Stéphanie Muzard Artiste engagée et paysanne bio

Stéphanie Muzard  Artiste engagée et paysanne bio

Mille vaches et sans terres sur un plateau.

Mille vaches et sans terres sur un plateau.

 par Stéphanie. juillet 2012.

 Acte I. Le Plateau des Mille Vaches, plat de résistance.

 

Marie-Claire a trente ans, un compagnon et trois enfants. « Paysanne bio » sans terre en Limousin, pour elle, n'est pas une insulte ou une lubie de « gagne petit inutile à la société » - entendre inutile à l'agrochimie dévastatrice et au souci d'accumulation des terres et des biens pour des primes.

NON, « paysanne » c'est un combat noble qui dure depuis 4 ans contre la mafia agricole.  Mafia agricole, je pèse mes mots.  Ce couple est en activité et a un troupeau de brebis, chèvres et vaches, produit et fait de la vente en direct.

La pression et la spéculation foncière sont telles que le système empêche ce jeune couple d'accéder à des terres. Rendez-vous compte : 8000 € de frais de gasoil /an pour se rendre auprès des troupeaux et faire leur métier, en vivre, se nourrir, et nourrir le local, vivre en appartement pendant que d'autres cumulent et bloquent les projets de la production de nourriture d'aujourd'hui et de demain. Ces mêmes autres – les croquants- qui se targuent de « nourrir la planète » avec leur productivisme hors sol et destructeur de l'environnement et du lien HUMAIN. Et encore, quand ils produisent. Certains préfèrent user de prête-noms pour abuser, pour du FRIC encore plus de fric, toujours plus de fric et posséder. Posséder, la belle affaire. Être possédé, ...oui !

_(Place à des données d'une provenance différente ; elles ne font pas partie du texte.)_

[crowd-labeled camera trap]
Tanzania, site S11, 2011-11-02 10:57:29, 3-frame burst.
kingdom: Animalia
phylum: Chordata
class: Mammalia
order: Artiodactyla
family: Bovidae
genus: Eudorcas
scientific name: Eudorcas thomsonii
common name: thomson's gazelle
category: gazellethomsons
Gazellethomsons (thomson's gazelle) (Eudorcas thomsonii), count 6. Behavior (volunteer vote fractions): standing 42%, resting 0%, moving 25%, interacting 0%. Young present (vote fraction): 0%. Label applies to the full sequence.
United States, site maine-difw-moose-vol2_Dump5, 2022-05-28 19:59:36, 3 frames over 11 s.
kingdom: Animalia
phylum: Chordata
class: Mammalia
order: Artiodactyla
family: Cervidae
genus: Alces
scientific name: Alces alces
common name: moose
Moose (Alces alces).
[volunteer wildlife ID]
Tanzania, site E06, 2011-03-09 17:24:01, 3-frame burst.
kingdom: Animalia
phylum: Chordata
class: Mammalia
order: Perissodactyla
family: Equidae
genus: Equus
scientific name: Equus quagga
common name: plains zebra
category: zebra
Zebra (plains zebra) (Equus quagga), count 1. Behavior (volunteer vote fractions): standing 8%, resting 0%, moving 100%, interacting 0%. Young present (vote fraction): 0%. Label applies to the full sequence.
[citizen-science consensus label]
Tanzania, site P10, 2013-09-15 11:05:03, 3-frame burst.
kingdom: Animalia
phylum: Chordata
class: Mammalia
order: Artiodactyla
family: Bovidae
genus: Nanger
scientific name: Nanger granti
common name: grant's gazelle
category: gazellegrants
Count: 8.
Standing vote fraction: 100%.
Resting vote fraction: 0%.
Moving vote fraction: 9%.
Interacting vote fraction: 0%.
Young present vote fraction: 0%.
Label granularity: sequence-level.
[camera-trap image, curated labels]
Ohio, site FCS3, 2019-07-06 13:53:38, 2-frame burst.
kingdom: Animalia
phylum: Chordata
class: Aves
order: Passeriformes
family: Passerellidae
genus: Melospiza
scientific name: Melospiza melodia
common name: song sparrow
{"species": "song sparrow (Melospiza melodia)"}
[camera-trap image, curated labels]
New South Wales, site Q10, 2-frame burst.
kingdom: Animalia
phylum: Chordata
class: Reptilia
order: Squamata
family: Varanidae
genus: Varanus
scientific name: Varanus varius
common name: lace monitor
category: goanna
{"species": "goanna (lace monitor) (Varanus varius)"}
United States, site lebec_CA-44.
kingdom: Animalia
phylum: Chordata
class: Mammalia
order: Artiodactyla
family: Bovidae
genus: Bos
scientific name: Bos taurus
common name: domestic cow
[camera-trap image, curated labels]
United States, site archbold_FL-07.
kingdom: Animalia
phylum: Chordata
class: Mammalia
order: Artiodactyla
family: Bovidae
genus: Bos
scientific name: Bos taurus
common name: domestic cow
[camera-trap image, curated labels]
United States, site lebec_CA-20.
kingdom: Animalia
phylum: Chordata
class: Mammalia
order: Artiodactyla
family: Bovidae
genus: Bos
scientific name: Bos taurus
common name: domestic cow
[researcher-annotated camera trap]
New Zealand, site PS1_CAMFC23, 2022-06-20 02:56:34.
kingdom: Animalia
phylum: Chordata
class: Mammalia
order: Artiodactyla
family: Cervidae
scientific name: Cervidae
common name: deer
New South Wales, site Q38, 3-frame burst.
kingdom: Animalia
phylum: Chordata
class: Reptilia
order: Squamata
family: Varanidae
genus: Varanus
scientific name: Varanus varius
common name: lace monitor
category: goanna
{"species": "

Quelques années après le tournage du film « Sans terres et sans reproches » (2007/2009), on peut se poser des questions sur la réelle volonté politique et sociétale d'une partie de la population qui se voile derrière un soit disant conservatisme décadent et pervers plus enclin à nourrir le destin libéral pervers de la mondialisation  que de nourrir ses voisins. Une chose est certaine, le plateau des mille vaches n'est pas accessible à toutes les vaches !



 Acte II . Résistance et peaux de Vaches.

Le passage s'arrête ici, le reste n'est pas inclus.